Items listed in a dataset

◇ ◇ ◇ ◇ ◇ ◇ ◇

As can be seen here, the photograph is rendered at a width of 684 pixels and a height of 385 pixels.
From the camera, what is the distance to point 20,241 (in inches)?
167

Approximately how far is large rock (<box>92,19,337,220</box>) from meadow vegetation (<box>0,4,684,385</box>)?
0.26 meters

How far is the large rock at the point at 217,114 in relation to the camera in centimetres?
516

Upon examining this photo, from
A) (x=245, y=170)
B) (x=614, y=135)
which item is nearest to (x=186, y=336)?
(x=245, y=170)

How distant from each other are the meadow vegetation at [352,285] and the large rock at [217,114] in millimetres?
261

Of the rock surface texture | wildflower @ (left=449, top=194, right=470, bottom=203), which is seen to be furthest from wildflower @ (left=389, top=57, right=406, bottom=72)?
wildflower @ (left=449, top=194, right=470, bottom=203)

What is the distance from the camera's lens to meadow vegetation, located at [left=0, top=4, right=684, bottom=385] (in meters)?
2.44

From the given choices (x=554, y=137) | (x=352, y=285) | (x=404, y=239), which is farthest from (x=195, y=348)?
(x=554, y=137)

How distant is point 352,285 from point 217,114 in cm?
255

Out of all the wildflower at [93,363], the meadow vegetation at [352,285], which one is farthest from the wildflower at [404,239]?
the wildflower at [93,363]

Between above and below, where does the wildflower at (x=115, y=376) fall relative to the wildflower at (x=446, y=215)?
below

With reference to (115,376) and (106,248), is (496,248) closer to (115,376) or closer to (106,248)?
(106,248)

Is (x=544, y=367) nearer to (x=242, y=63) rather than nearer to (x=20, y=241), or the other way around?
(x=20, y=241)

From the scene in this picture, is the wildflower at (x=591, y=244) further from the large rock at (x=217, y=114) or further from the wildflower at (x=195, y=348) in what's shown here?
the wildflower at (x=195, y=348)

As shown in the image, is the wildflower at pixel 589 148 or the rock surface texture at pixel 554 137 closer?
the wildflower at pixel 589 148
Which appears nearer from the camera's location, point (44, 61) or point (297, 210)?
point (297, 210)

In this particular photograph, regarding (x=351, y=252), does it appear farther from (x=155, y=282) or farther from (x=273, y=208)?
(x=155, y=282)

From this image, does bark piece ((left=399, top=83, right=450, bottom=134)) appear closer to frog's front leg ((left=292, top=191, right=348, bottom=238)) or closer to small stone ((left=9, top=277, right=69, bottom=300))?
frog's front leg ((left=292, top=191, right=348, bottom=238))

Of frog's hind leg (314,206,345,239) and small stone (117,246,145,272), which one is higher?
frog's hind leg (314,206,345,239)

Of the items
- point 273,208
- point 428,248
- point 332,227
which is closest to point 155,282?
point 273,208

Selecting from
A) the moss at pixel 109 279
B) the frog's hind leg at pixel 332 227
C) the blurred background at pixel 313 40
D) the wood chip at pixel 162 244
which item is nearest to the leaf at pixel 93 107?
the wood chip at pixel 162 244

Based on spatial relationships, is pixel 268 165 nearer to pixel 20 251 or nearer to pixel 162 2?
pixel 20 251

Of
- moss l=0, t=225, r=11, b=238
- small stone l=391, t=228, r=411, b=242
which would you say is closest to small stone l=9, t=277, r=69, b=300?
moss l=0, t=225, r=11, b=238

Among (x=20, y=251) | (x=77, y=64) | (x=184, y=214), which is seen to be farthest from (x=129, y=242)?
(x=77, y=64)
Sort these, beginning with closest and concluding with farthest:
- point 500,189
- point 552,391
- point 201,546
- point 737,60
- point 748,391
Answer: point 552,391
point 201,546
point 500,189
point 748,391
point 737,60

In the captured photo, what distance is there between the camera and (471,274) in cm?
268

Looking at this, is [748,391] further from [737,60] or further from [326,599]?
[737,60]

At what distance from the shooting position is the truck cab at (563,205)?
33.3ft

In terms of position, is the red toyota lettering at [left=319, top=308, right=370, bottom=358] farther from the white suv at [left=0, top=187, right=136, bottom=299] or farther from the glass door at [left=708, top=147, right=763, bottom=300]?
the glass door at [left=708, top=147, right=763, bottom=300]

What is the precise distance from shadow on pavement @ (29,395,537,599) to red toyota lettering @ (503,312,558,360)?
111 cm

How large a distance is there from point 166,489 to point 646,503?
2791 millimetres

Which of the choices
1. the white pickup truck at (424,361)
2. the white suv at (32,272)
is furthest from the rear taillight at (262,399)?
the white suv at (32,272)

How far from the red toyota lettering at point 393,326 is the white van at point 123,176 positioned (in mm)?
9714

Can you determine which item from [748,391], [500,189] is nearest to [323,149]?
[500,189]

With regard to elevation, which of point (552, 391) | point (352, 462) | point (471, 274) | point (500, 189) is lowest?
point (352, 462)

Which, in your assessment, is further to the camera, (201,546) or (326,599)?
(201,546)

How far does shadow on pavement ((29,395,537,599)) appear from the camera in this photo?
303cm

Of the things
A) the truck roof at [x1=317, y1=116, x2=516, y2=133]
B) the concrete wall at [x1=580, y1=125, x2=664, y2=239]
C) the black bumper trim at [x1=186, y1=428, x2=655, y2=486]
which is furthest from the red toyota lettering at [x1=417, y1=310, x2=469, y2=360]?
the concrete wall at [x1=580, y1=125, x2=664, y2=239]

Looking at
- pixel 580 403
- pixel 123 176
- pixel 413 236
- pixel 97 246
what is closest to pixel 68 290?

◇ ◇ ◇ ◇ ◇ ◇ ◇

__To be done__
Only the lines from the one with "What is the precise" through the end of the material are wanted; copy them exactly, both ends included.

__Result__
What is the precise distance from shadow on pavement @ (29,395,537,599) to red toyota lettering @ (503,312,558,360)?
111 cm

How large a distance is there from point 166,489 to point 646,503?
2791 millimetres

Which of the choices
1. the white pickup truck at (424,361)
2. the white suv at (32,272)
is furthest from the rear taillight at (262,399)?
the white suv at (32,272)

How far from the red toyota lettering at point 393,326 is the white van at point 123,176 positioned (in mm)?
9714

Can you determine which item from [748,391], [500,189] is nearest to [323,149]?
[500,189]

With regard to elevation, which of point (552, 391) | point (352, 462) | point (471, 274) | point (500, 189) is lowest?
point (352, 462)

Which, in your assessment, is further to the camera, (201,546) or (326,599)?
(201,546)

How far does shadow on pavement ((29,395,537,599)) appear from the camera in this photo?
303cm

Of the things
A) the truck roof at [x1=317, y1=116, x2=516, y2=133]
B) the concrete wall at [x1=580, y1=125, x2=664, y2=239]
C) the black bumper trim at [x1=186, y1=428, x2=655, y2=486]
which is furthest from the red toyota lettering at [x1=417, y1=310, x2=469, y2=360]?
the concrete wall at [x1=580, y1=125, x2=664, y2=239]

Looking at
- pixel 580 403
- pixel 123 176
- pixel 413 236
- pixel 97 246
what is closest to pixel 68 290?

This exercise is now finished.